Otsuka Hiroki, Sasai Hideo, Nakama Mina, Aoyama Yuka, Abdelkreem Elsayed, Ohnishi Hidenori, Konstantopoulou Vassiliki, Sass Jörn Oliver, Fukao Toshiyuki
Department of Pediatrics, Graduate School of Medicine, Gifu University, Gifu 501‑1194, Japan.
Division of Clinical Genetics, Gifu University Hospital, Gifu 501‑1194, Japan.
Mol Med Rep. 2016 Nov;14(5):4906-4910. doi: 10.3892/mmr.2016.5819. Epub 2016 Oct 10.
Beta-ketothiolase deficiency, also known as mitochondrial acetoacetyl-CoA thiolase (T2) deficiency, is an autosomal recessive disease caused by mutations in the acetyl‑CoA acetyltransferase 1 (ACAT1) gene. A German T2‑deficient patient that developed a severe ketoacidotic episode at the age of 11 months, was revealed to be a compound heterozygote of a previously reported null mutation, c.472A>G (p.N158D) and a novel mutation, c.949G>A (p.D317N), in ACAT1. The c.949G>A mutation was suspected to cause aberrant splicing as it is located within an exonic splicing enhancer sequence (c. 947CTGACGC) that is a potential binding site for serine/arginine‑rich splicing factor 1. A mutation in this sequence, c.951C>T, results in exon 10 skipping. A minigene construct was synthesized that included exon 9‑truncated intron 9‑exon 10‑truncated intron 10‑exon 11, and the splicing of this minigene revealed that the c.949G>A mutant construct caused exon 10 skipping in a proportion of the transcripts. Furthermore, additional substitution of G for C at the first nucleotide of exon 10 (c.941G>C) abolished the effect of the c.949G>A mutation. Transient expression analysis of the c.949G>A mutant cDNA revealed no residual T2 activity in the mutated D317N enzyme. Therefore, c.949G>A (D317N) is a pathogenic missense mutation, and diminishes the effect of an exonic splicing enhancer and causes exon 10 skipping. The present study demonstrates that a missense mutation, or even a synonymous substitution, may disrupt enzyme function by interference with splicing.

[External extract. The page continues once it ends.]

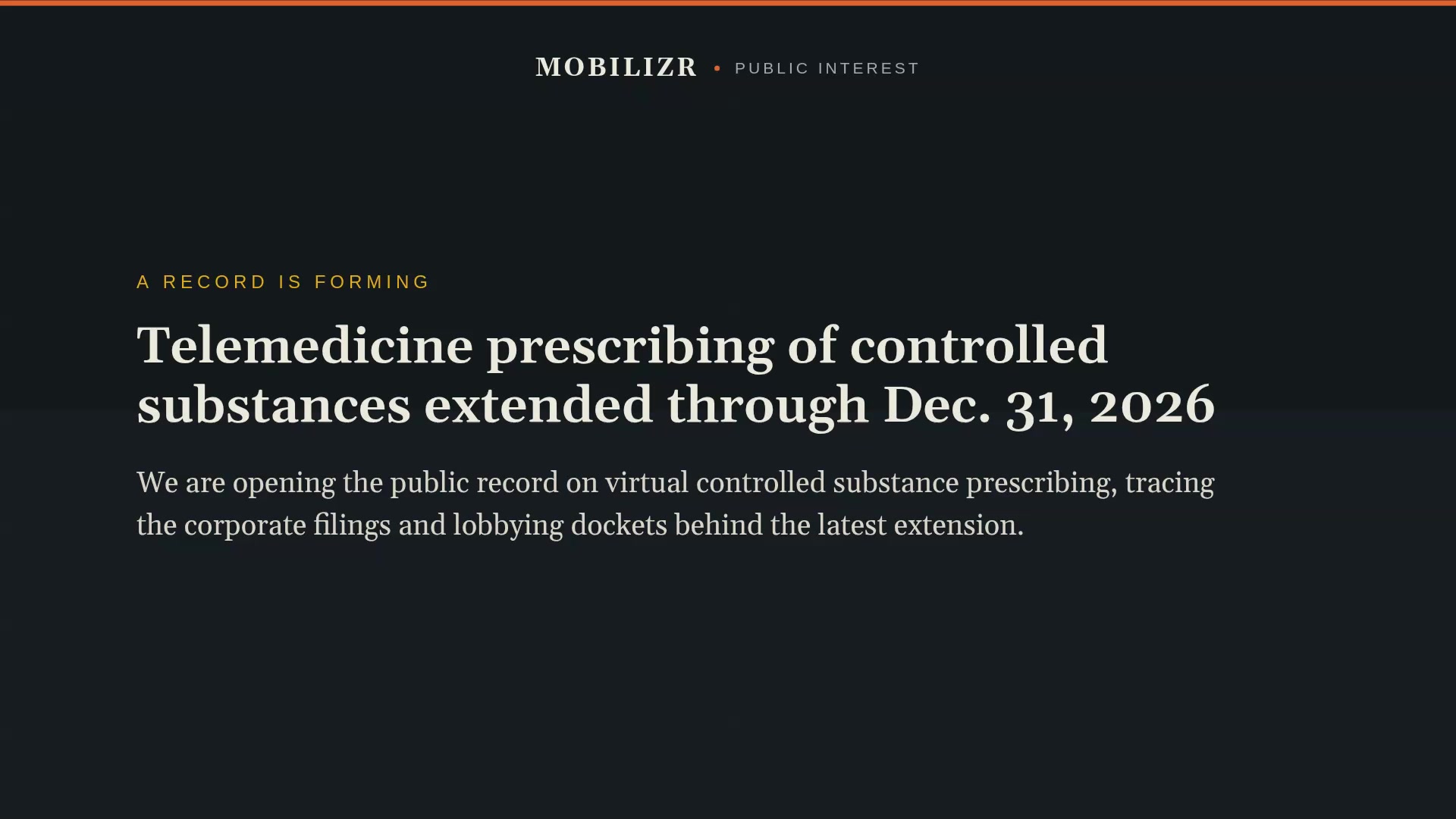 MOBILIZR • PUBLIC INTEREST

A RECORD IS FORMING

Telemedicine prescribing of controlled substances extended through Dec. 31, 2026

We are opening the public record on virtual controlled substance prescribing, tracing the corporate filings and lobbying dockets behind the latest extension.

β-酮硫解酶缺乏症,也称为线粒体乙酰乙酰辅酶A硫解酶(T2)缺乏症,是一种由乙酰辅酶A乙酰转移酶1(ACAT1)基因突变引起的常染色体隐性疾病。一名11个月大时出现严重酮症酸中毒发作的德国T2缺乏症患者,被发现是ACAT1基因中一个先前报道的无效突变c.472A>G(p.N158D)和一个新突变c.949G>A(p.D317N)的复合杂合子。c.949G>A突变被怀疑导致异常剪接,因为它位于外显子剪接增强子序列(c.947CTGACGC)内,该序列是富含丝氨酸/精氨酸剪接因子1的潜在结合位点。该序列中的一个突变c.951C>T导致外显子10跳跃。合成了一个小基因构建体,其包含外显子9截短的内含子9-外显子10截短的内含子10-外显子11,该小基因的剪接显示c.949G>A突变构建体在一定比例的转录本中导致外显子10跳跃。此外,在外显子10的第一个核苷酸处将G额外替换为C(c.941G>C)消除了c.949G>A突变的影响。对c.949G>A突变cDNA的瞬时表达分析显示,突变的D317N酶中没有残留的T2活性。因此,c.949G>A(D317N)是一个致病性错义突变,并削弱了外显子剪接增强子的作用,导致外显子10跳跃。本研究表明,错义突变甚至同义替换可能通过干扰剪接来破坏酶的功能。